Although the material holds pictures, none belong in the copy; transcribe exactly, and only, the lines from the one with "Równanie różniczkowe I rzędu" through the end.

▸ **DATA**:
*****
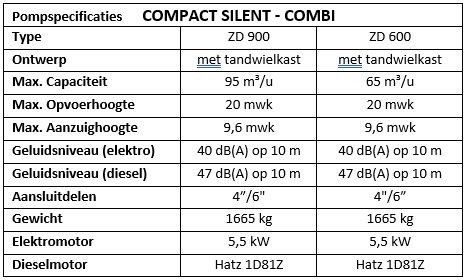 Pompspecificaties COMPACT SILENT COMBI.jpg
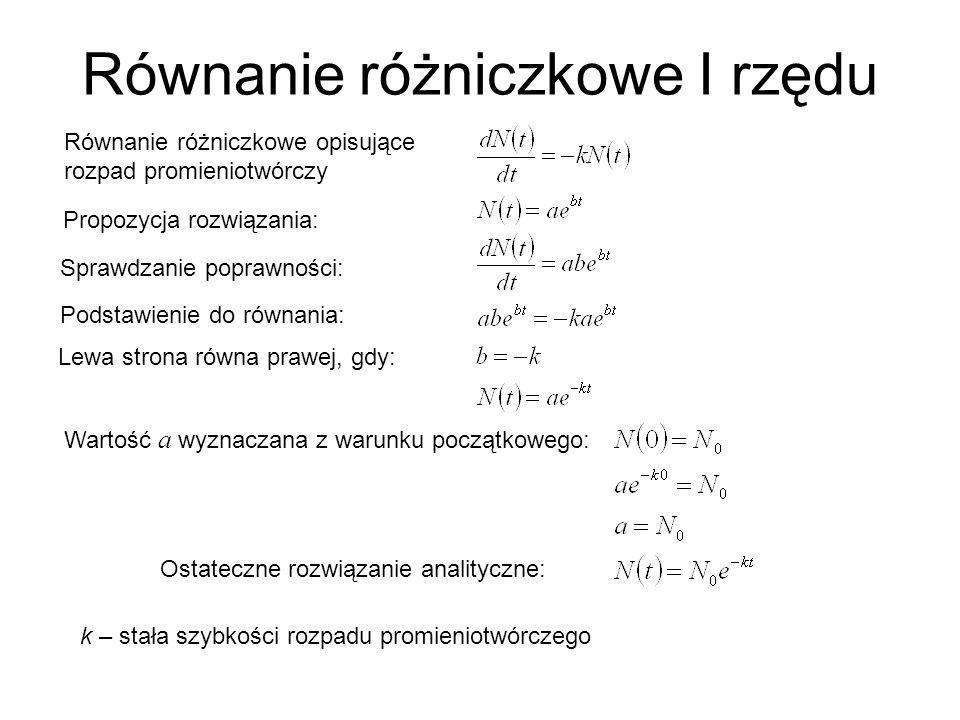Równanie różniczkowe I rzędu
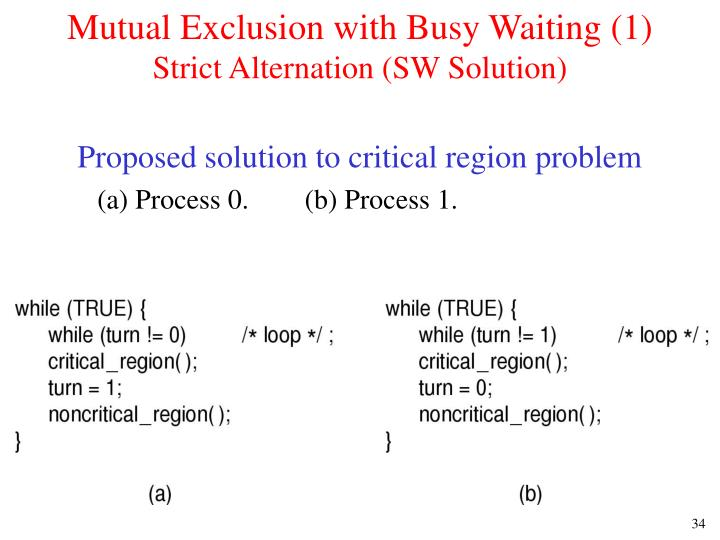 Mutual Exclusion with Busy Waiting (1)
*****
▸ **RESULT BELOW**:
Równanie różniczkowe I rzędu
 Mutual Exclusion with Busy Waiting (1)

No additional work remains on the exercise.